United States v. Kevin D. Collins

55 F.3d 684

312 U.S.App.D.C. 119

NOTICE: D.C. Circuit Local Rule 11(c) states that unpublished orders, judgments, and explanatory memoranda may not be cited as precedents, but counsel may refer to unpublished dispositions when the binding or preclusive effect of the disposition, rather than its quality as precedent, is relevant.
UNITED STATES of America, Appellee,
v.
Kevin D. COLLINS, Appellant.

No. 93-3141.

United States Court of Appeals, District of Columbia Circuit.

April 18, 1995.

Before: BUCKLEY, HENDERSON, and TATEL, Circuit Judges

JUDGMENT

PER CURIAM.

1

This case came to be heard on appeal from the United States District Court for the District of Columbia and was ably briefed and argued by counsel. The issues have been accorded full consideration by the Court and occasion no need for a published opinion. See D.C. Cir. R. 36(b).

2

We affirm the district court's ruling that the police did not violate the "knock and announce" requirement of 18 U.S.C. Sec. 3109 (1988) when they executed a valid search warrant at appellant's residence. The government waived any argument regarding the appellant's ability to challenge the search by failing to raise the issue below. On the merits, we find no clear error in the district court's factual finding that the police waited 15-30 seconds after knocking before they entered. We review de novo the district court's conclusion that the officers were "effectively refused entrance." Under section 3109, an officer may make a forced entry if after notice of authority and purpose he or she "is refused admittance," 18 U.S.C. Sec. 3109, a phrase which "encompasses circumstances that constitute constructive or reasonably inferred refusal." United States v. Bonner, 874 F.2d 822, 824 (D.C. Cir. 1989). We engage in a "highly contextual analysis," id., to determine whether the police waited a "reasonable period of time," i.e., enough time "to give the occupants a reasonable opportunity to respond without giving them an opportunity to abscond or destroy evidence" before they entered the house. United States v. Wood, 879 F.2d 927, 932 (D.C. Cir. 1989). We find that the forcible entry after a 15-30 second wait was reasonable, despite the early hour of the search, given the officer's observance of lights on in the house and a face looking out an upper window, in addition to the fact that the object of the search was narcotics. See United States v. Davis, 617 F.2d 677, 695 (D.C. Cir. 1979), cert. denied, 445 U.S. 967 (1980).

3

The district court did not commit plain error when it allowed the jury access to non-evidentiary transcripts of wiretap tapes during their deliberations.

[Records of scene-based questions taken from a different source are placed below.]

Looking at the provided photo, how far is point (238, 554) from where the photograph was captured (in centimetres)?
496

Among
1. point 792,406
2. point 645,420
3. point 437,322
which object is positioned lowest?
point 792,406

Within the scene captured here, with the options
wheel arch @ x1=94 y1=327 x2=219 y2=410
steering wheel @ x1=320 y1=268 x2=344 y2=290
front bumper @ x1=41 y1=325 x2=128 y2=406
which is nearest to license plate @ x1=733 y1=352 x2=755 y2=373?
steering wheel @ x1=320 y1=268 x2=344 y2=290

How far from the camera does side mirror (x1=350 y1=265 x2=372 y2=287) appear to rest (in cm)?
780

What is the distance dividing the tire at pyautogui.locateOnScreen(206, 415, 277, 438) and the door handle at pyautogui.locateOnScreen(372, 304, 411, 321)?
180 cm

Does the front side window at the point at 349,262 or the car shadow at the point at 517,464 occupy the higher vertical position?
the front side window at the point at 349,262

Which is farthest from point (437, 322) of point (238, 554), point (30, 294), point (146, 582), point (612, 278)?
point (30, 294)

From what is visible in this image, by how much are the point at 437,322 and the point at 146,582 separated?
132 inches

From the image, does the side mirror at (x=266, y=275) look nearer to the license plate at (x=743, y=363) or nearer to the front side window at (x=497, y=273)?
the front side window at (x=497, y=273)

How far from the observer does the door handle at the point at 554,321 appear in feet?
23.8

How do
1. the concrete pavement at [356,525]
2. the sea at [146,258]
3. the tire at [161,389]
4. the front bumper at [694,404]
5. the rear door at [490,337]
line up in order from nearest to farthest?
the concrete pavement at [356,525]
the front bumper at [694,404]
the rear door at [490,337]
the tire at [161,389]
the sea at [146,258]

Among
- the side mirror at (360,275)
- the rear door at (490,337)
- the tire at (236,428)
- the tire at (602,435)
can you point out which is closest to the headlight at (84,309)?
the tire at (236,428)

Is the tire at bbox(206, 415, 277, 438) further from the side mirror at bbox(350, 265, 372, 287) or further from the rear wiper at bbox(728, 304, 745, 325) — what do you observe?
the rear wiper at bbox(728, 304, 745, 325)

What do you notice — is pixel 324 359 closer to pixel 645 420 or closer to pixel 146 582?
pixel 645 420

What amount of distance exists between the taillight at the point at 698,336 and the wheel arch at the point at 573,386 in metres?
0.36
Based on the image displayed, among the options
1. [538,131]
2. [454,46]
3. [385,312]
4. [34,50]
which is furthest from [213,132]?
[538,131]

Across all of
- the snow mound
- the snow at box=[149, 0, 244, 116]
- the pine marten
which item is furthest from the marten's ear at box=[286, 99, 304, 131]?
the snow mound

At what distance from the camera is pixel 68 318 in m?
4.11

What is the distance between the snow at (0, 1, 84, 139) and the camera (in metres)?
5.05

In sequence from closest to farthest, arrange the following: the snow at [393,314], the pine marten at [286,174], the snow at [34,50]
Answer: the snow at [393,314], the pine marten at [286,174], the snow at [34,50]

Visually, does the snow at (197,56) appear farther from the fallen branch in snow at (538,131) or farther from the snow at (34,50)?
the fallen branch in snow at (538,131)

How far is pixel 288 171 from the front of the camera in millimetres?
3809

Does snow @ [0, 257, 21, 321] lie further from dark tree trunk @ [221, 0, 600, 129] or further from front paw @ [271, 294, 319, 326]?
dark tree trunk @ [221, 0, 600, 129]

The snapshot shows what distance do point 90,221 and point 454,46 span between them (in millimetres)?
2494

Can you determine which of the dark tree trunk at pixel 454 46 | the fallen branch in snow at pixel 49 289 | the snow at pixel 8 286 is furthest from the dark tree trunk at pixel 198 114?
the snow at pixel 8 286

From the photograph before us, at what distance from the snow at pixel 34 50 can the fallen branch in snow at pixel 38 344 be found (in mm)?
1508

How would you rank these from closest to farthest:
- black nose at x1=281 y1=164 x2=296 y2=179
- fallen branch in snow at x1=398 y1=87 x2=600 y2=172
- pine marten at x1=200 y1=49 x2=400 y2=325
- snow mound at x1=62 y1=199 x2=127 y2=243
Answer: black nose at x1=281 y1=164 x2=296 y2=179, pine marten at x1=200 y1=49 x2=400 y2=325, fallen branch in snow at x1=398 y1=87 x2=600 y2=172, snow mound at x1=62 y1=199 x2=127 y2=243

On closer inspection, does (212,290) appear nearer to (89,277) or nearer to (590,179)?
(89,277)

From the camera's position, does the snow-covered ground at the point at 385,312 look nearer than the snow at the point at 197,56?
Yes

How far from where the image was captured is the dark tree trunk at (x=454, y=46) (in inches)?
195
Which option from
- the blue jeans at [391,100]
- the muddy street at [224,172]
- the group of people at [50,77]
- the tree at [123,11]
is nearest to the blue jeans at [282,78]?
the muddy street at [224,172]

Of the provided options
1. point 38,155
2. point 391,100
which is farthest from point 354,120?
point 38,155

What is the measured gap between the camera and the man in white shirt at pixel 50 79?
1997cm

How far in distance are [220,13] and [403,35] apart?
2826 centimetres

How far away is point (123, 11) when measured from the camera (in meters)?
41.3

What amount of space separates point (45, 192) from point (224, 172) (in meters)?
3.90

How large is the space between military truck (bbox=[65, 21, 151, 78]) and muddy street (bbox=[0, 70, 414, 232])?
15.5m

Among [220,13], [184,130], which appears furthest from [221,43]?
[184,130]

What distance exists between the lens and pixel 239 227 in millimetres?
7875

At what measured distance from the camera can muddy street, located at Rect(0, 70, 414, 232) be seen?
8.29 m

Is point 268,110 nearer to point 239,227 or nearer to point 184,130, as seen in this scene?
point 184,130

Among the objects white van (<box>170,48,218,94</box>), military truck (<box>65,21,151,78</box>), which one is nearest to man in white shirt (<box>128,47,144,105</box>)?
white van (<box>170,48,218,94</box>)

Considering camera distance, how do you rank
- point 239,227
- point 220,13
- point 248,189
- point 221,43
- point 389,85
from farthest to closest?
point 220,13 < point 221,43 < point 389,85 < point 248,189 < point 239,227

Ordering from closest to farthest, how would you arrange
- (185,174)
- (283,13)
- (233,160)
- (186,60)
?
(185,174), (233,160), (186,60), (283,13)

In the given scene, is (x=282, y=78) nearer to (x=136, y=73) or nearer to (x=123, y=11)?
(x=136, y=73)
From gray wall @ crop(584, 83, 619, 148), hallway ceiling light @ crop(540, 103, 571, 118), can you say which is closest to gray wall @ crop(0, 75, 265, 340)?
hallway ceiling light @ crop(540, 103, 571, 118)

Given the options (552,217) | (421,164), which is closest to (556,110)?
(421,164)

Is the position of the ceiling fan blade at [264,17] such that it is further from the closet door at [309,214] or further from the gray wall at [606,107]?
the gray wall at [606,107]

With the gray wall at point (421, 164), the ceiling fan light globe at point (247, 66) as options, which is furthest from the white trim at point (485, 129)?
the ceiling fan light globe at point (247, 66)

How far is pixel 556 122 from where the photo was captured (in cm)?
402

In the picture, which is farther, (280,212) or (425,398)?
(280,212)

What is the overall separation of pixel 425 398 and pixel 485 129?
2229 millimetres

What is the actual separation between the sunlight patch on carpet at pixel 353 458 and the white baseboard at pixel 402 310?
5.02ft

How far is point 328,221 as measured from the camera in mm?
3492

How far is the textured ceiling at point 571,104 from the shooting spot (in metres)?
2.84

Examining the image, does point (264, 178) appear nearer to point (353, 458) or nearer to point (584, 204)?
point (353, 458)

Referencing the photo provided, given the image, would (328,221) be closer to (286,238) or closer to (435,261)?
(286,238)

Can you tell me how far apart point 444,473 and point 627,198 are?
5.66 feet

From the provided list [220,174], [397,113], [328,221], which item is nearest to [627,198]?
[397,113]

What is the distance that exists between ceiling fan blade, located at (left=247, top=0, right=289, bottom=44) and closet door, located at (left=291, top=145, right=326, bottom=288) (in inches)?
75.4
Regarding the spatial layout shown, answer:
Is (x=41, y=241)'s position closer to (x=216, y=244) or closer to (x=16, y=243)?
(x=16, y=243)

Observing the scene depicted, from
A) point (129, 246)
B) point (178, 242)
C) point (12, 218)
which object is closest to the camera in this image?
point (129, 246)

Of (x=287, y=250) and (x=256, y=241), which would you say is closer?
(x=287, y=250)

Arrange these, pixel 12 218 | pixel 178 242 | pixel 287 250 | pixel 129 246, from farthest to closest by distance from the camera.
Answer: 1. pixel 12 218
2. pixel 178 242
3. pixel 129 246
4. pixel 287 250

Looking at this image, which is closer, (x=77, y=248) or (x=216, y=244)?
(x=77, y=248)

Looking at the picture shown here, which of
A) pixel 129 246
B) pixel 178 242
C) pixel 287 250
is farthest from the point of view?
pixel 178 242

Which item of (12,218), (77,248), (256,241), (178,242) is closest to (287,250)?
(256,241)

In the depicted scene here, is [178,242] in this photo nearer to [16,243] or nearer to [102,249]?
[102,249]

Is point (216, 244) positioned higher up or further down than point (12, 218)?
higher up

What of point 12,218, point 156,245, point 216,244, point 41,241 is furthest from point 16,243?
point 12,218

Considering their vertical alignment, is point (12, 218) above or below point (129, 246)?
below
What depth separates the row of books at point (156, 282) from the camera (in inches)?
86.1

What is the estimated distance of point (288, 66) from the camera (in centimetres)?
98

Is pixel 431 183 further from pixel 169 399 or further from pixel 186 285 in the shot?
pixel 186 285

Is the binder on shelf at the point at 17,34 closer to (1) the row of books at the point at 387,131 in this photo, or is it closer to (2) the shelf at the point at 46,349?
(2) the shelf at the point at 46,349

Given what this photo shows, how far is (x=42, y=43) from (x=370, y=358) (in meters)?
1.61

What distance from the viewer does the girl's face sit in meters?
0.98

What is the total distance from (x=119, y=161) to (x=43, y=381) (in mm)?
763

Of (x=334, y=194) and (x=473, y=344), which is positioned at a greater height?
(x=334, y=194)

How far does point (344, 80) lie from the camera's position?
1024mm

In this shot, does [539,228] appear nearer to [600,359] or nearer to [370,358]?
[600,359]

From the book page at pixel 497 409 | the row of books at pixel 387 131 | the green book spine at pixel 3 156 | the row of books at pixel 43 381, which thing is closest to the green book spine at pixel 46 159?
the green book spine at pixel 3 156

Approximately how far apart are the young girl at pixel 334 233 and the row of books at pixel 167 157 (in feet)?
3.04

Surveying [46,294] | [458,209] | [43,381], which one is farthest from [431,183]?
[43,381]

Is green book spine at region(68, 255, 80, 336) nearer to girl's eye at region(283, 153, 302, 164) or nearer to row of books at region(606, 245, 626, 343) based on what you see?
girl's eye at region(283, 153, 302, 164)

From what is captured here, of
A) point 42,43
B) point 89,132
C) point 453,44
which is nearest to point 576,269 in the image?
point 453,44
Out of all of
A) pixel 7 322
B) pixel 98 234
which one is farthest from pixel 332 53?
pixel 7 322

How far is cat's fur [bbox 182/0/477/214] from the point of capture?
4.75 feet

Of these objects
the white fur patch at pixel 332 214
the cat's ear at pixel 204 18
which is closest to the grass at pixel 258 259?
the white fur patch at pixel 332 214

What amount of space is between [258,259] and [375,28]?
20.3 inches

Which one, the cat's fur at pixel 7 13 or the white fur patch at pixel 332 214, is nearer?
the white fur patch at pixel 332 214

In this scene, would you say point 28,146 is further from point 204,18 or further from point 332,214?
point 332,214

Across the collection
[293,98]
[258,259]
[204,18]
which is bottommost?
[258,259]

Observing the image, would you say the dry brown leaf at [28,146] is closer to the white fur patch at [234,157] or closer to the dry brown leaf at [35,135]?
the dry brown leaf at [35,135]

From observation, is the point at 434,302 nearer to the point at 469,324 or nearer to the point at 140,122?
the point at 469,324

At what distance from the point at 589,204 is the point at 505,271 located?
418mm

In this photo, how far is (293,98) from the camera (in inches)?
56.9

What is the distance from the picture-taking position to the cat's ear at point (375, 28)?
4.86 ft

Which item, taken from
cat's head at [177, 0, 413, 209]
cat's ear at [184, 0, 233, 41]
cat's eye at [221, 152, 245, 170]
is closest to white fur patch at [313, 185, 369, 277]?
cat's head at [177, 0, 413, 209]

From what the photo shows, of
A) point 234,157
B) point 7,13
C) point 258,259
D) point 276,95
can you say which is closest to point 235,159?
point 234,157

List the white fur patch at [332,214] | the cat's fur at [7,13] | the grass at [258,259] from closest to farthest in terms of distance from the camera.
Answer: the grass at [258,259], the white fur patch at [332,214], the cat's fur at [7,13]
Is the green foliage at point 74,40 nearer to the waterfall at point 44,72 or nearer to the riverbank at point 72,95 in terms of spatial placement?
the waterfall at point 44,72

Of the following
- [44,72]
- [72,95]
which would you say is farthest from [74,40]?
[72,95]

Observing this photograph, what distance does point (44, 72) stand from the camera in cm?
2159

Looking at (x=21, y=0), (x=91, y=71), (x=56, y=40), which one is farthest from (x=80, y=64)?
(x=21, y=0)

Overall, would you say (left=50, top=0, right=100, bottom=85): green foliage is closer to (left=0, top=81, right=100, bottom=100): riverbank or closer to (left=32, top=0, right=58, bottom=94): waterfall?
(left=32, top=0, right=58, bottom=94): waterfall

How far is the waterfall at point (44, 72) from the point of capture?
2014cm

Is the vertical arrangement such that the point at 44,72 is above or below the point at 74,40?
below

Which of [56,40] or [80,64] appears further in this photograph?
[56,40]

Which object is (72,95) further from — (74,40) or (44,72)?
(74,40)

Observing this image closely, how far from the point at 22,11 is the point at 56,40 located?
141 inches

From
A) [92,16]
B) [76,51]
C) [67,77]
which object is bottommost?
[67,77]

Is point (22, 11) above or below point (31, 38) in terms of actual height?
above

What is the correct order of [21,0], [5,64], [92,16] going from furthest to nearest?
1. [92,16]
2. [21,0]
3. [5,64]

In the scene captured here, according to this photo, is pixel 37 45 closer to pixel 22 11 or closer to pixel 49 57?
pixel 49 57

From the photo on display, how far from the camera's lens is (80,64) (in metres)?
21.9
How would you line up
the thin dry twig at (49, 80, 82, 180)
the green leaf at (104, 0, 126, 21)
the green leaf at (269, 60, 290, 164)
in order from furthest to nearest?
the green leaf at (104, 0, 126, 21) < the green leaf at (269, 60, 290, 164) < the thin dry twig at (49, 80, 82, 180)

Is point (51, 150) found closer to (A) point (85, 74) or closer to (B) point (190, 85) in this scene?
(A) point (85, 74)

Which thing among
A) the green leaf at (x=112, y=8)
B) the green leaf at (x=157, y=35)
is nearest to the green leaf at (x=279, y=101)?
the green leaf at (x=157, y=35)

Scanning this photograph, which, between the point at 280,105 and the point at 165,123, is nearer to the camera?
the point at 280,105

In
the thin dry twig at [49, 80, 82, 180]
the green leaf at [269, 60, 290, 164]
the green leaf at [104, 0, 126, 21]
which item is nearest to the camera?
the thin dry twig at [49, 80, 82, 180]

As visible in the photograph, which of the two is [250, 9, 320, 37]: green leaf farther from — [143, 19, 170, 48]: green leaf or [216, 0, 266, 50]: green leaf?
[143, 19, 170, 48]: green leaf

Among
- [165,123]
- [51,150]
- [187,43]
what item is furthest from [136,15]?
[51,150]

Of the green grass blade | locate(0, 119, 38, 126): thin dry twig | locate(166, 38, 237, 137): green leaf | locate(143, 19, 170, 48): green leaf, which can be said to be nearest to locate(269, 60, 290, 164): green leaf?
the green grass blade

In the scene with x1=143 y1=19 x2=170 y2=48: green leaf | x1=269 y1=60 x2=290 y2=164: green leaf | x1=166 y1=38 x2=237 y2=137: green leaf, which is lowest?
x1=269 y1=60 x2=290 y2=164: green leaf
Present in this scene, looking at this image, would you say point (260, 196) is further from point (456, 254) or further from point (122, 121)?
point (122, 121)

See United States v. Olano, 113 S.Ct. 1770 (1993). We agree with defense counsel that the district court erred by contacting the jurors, post-trial, without notifying counsels or allowing them to be present. See United States v. Boylan, 898 F.2d 230, 258 (1st Cir.), cert. denied, 498 U.S. 849 (1990) (while a full evidentiary hearing is not required, the judge must "fashion a responsible procedure for ascertaining whether misconduct actually occurred and if so, whether it was prejudicial."); United States v. Campbell, 684 F.2d 141, 150-51 (D.C. Cir. 1982). Giving the defendant "the benefit of the doubt" that the transcripts were present during jury deliberations, we find that, while it is error to allow the jury to consider documents not in evidence, see United States v. Treadwell, 760 F.2d 327, 339 (D.C. Cir. 1985), cert. denied, 474 U.S. 1064 (1986), the error was not prejudicial in this case. We presume that the jury followed its instructions, Olano, 113 S.Ct. at 1781, to rely only on the tapes, not the transcripts. Indeed, the jury foreperson affirmatively stated that the jury understood this instruction. Moreover, ample alternative evidence of any incriminating information contained in the transcripts had been provided during the trial. There is no indication that the presence of the transcripts in the jury room affected the "substantial rights" of the defendant.

For the foregoing reasons, it is

4

ORDERED and ADJUDGED by the Court that appellant's convictions are affirmed.

5

The Clerk is directed to withhold issuance of the mandate herein until seven days after disposition of any timely petition for rehearing. See D.C. Cir. R. 41.